Wolfram mathworld writes it as $\bigcup_{ [a]\in U } a$ which doesn't make any sense to me. I've never really felt comfortable with these formulas.
 

Klaas van Aarsen

MHB Seeker
Staff member
Mar 5, 2012
8,632
Leiden
I'm wondering, shouldn't
$\tau_Y=\left\{U\subseteq Y:\bigcup U =\left(\bigcup_{ {[a]\in U} }[a]\right)\in\tau_X\right\}$
be written
$\tau_Y=\left\{U\subseteq Y:\bigcup U =\left(\bigcup_{ {[a]\in U} }\left\{[a]\right\}\right)\in\tau_X\right\}$
instead?
since $\bigcup U=\bigcup_{ [a]\in U }\left\{[a]\right\}$
or is this not correct?
Wolfram mathworld writes it as $\bigcup_{ [a]\in U } a$ which doesn't make any sense to me.

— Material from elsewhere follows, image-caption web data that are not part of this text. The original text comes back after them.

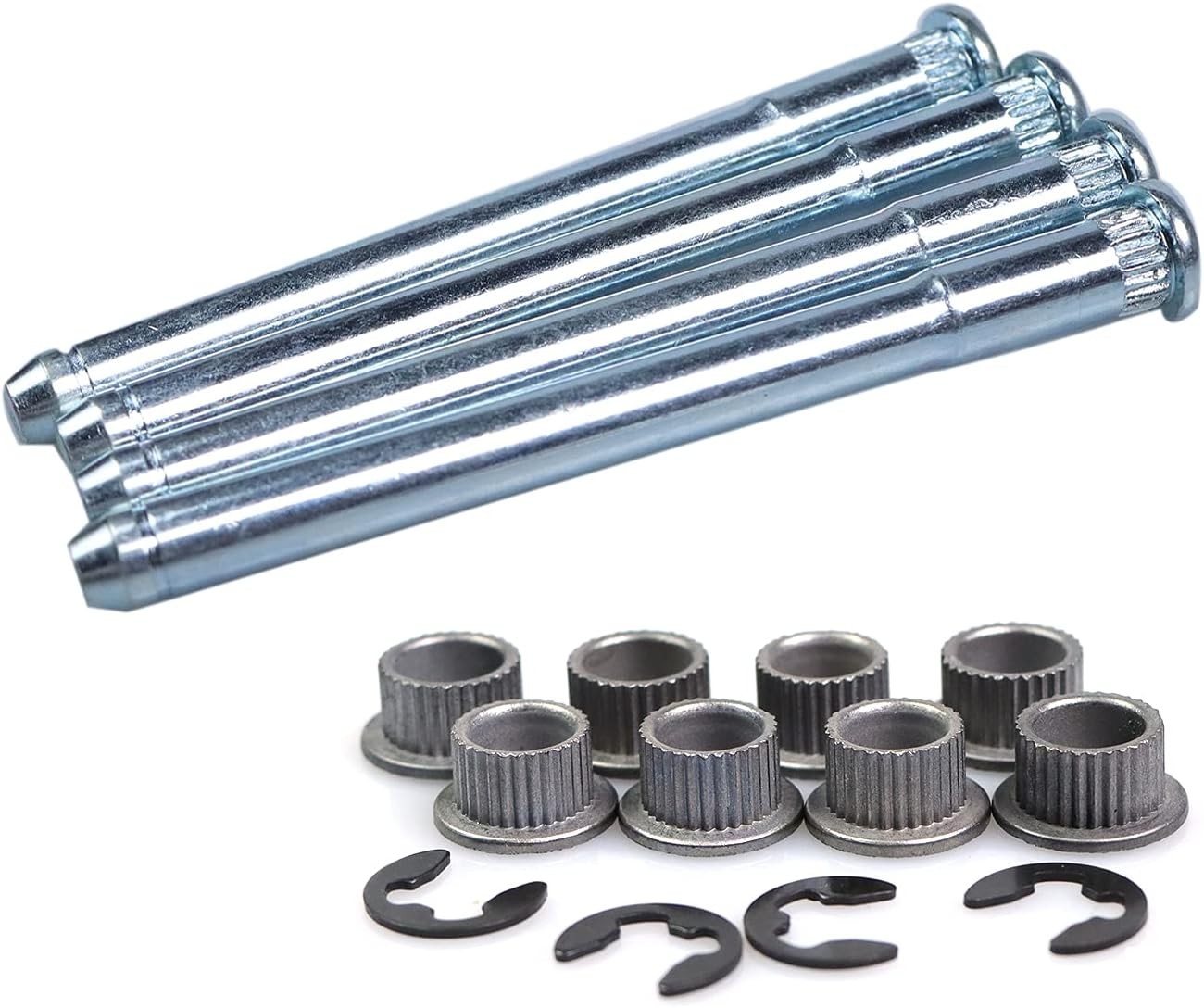 Door Hinge Pin and Bushing Repair Kits Compatible with 1988-2002 Chevy GMC...
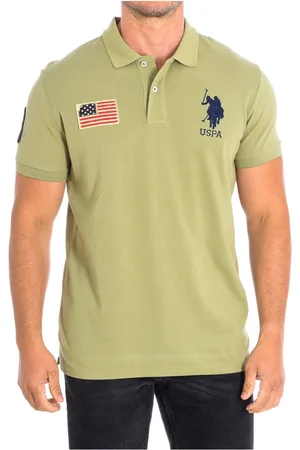 U.S. Polo Assn. Uomo, Top, Verde, M, new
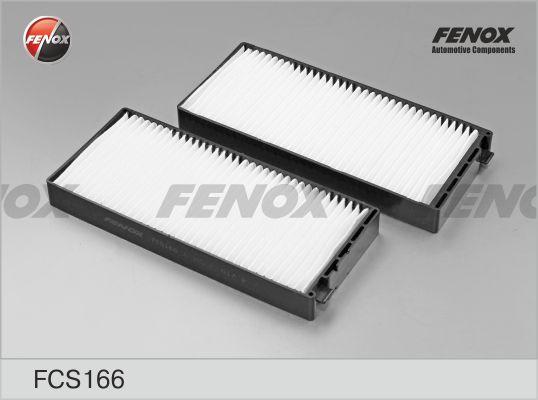 Fenox FCS166 - Filtre, air de l'habitacle cwaw.fr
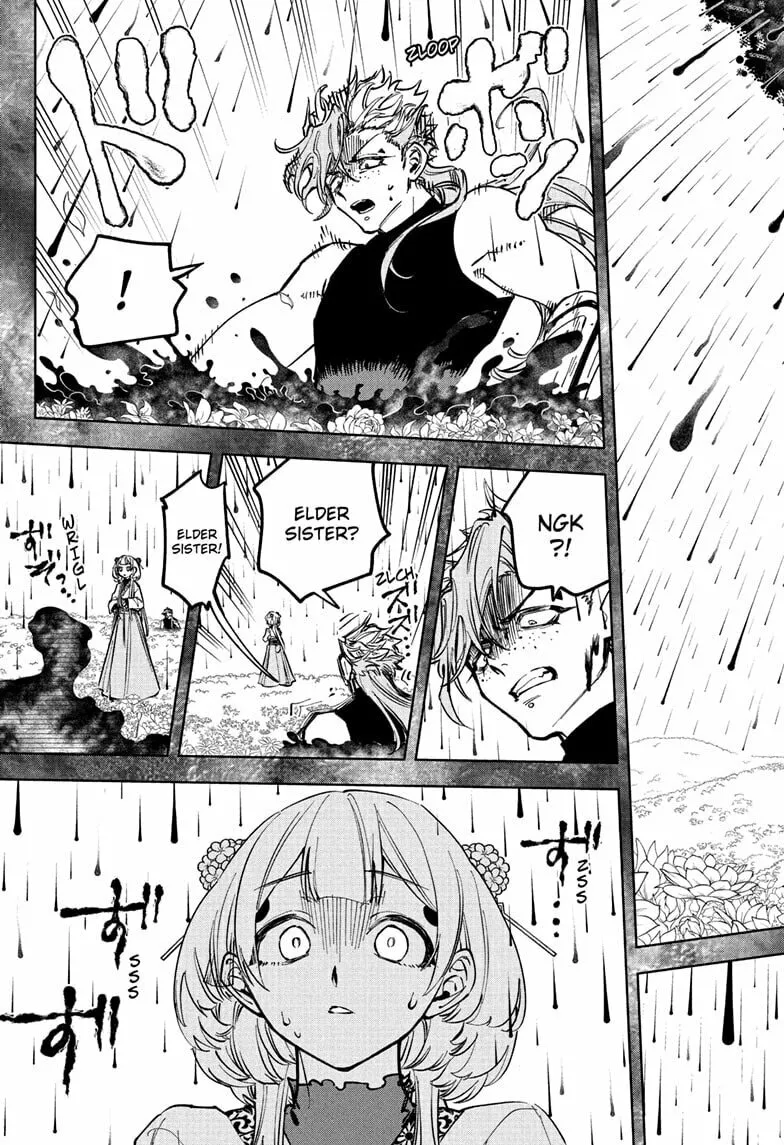 Ichi the Witch Chapter 35 page 11 - 
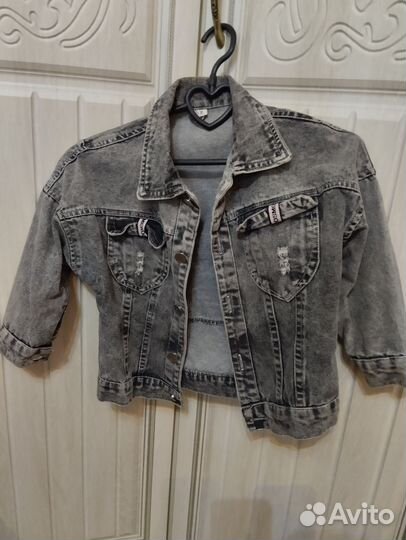 Джинсовая куртка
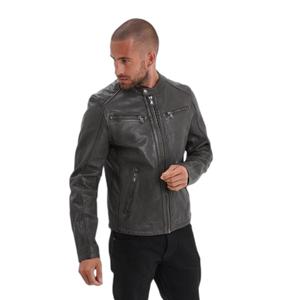 101843-khaki-leren-jas-daytona-73-gafino-lamb-vita-kaki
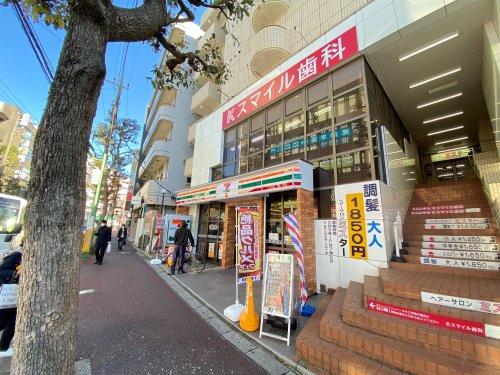 コンビニ　セブンイレブン 八柱中央通り店（コンビニ）まで511m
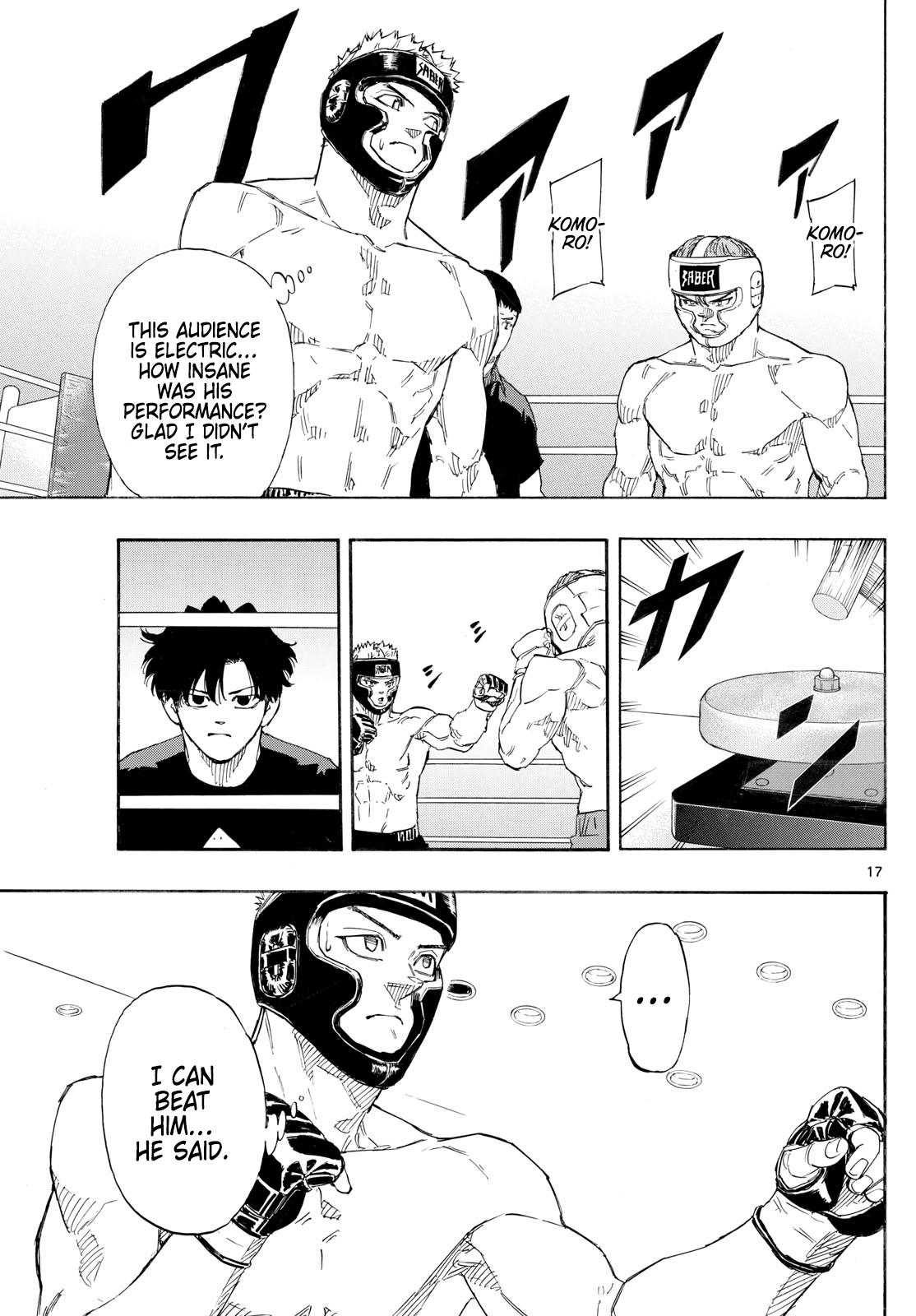 Red Blue Chapter 164 18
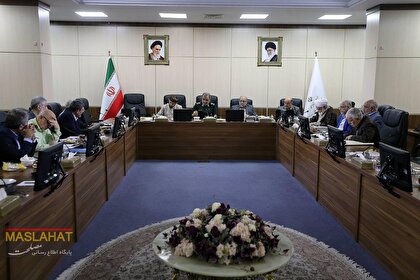 گزارش تصویری جلسه نشست مشورتی تدوین سند چشم‌انداز در مجمع تشخیص مصلحت نظام/ 2 مهر 1404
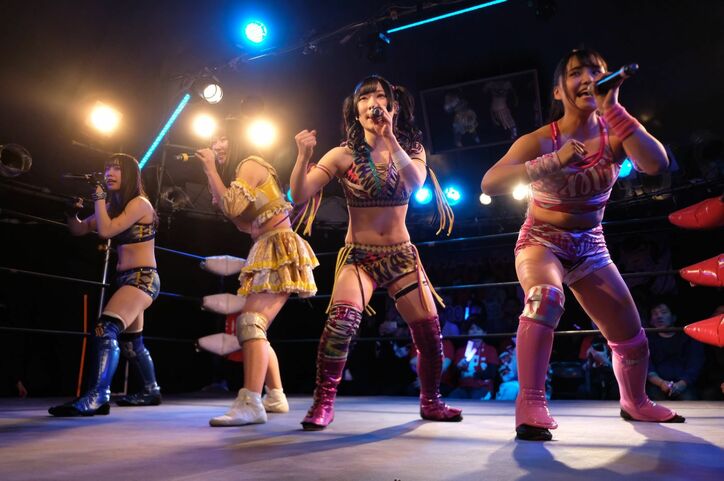 ぴなの、大号泣の卒業マッチ！　アイドルとバトルの完全両立「アプガ（プロレス）」が新章に突入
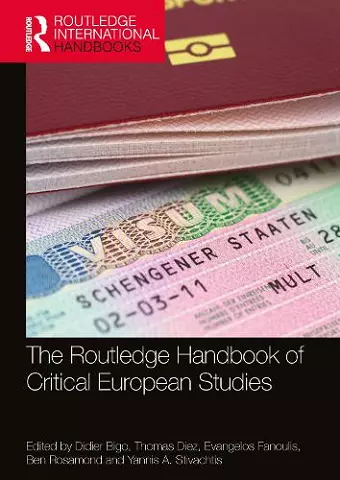 The Routledge Handbook of Critical European Studies cover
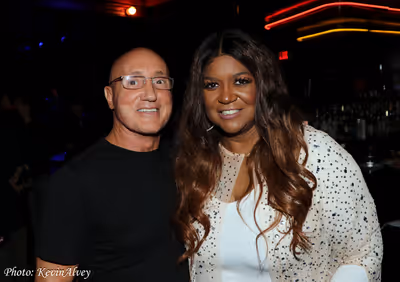 Gianni Valenti, Wendy Moten Photo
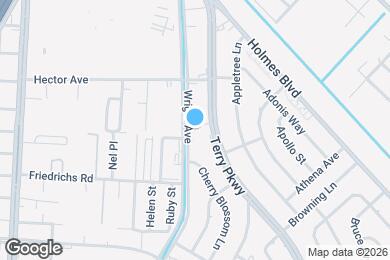 Map image of the property - 218 Terry Pky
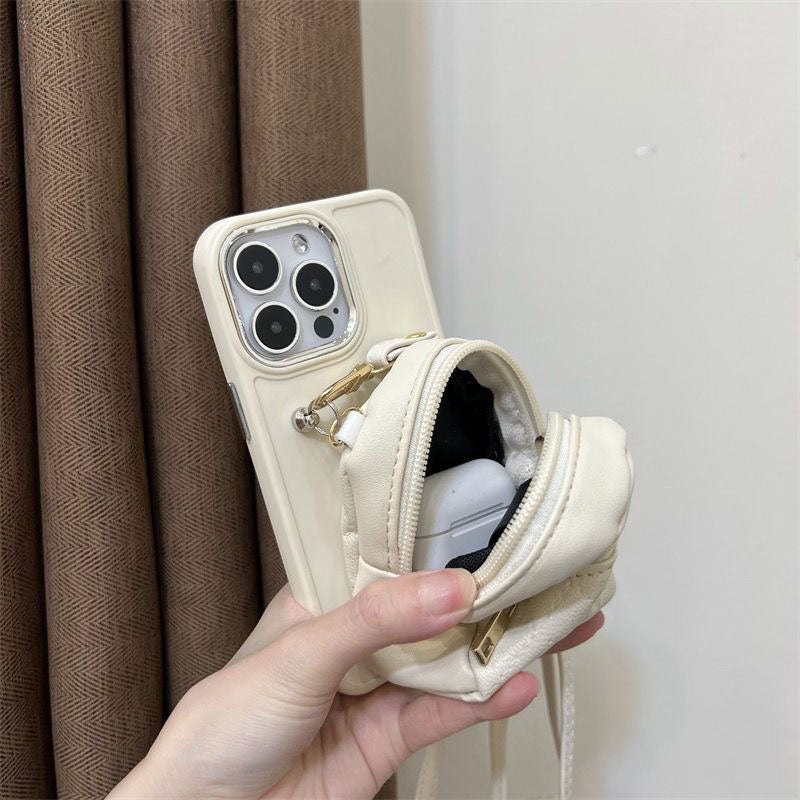 Messenger Card Holder Phone Case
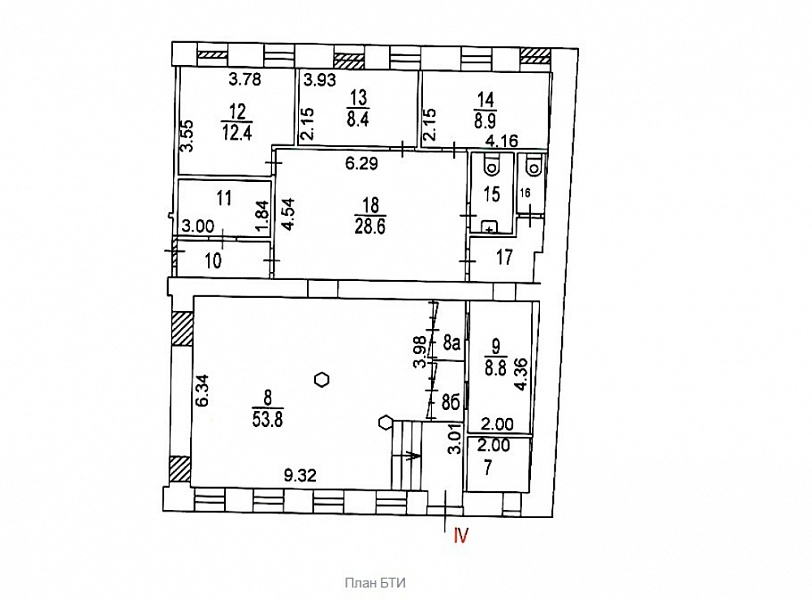 Арендный бизнес Жилое здание 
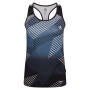 Damen Fahrradunterhemd Dare 2b AEP Prompt Vest schwarz/blau Blk Empowerd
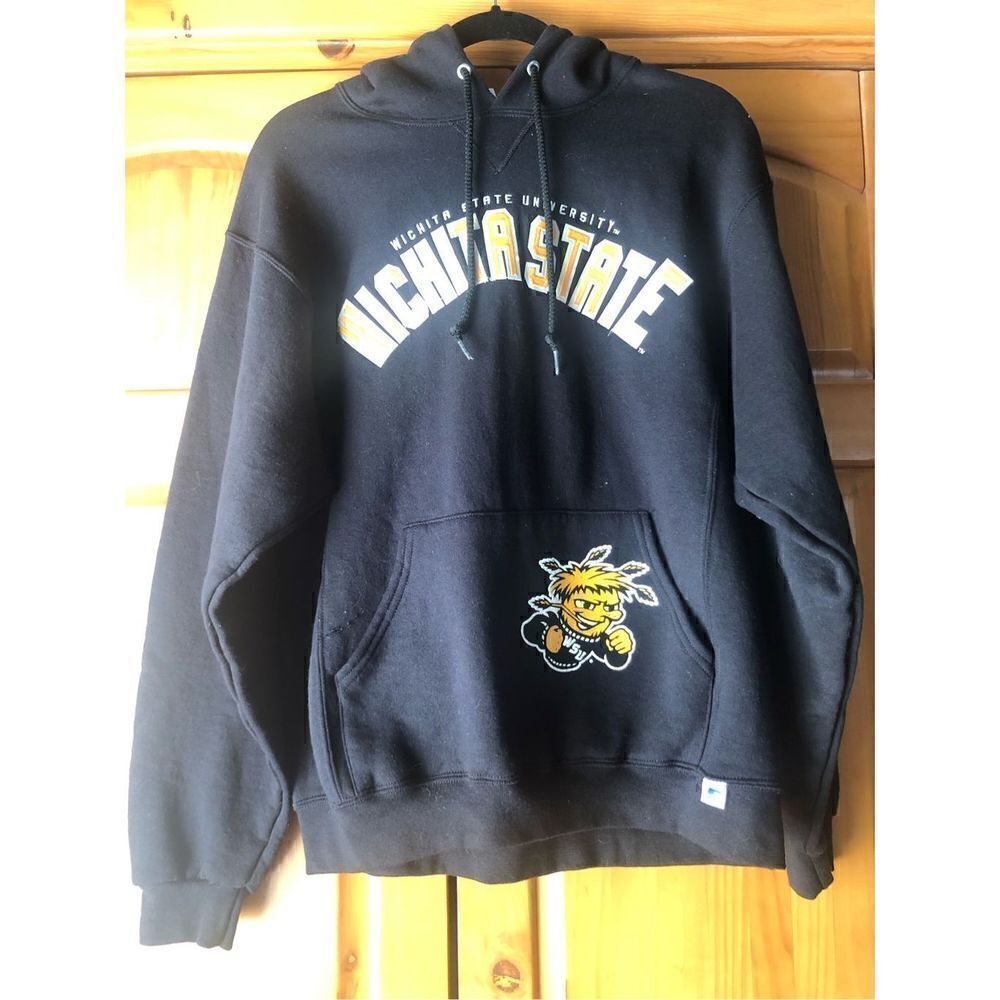 Russell Athletic Hoodie University Of Wichita’ State Size M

I've never really felt comfortable with these formulas.
Hi Muon , welcome to MHB,

Let's pick an example.

Suppose we pick $X=\{1,2\}$ and $\tau_X = \{\varnothing, X\} = \{\varnothing, \{1,2\}\}$.
And let's pick an equivalence relation such that $[1]=\{1,2\}$.
Then we get $Y=\{[1]\}$ and $\tau_Y = \{ \varnothing, Y \} = \{\varnothing, \{[1]\}\} = \{\varnothing, \{\{1,2\}\}\}$.

Let $U=Y=\{[1]\}$, then $\bigcup_{ [a]\in U }\left\{[a]\right\} = \{[1]\} = \{\{1,2\}\}$, but that's not an element of $\tau_X$ is it?
However, with the definition we get $\bigcup_{ {[a]\in U} }[a] = [1] = \{1,2\}$, which is indeed an element of $\tau_X$.
Wolfram mathworld seems to have a typo, since we'd get $1$ (although that's not even properly defined), which is not in $\tau_X$ either.
I can only assume that when they write $a$, when it is already established that $a$ is an equivalence class, that the equivalence class is intended, since $a$ on its own doesn't have any meaning.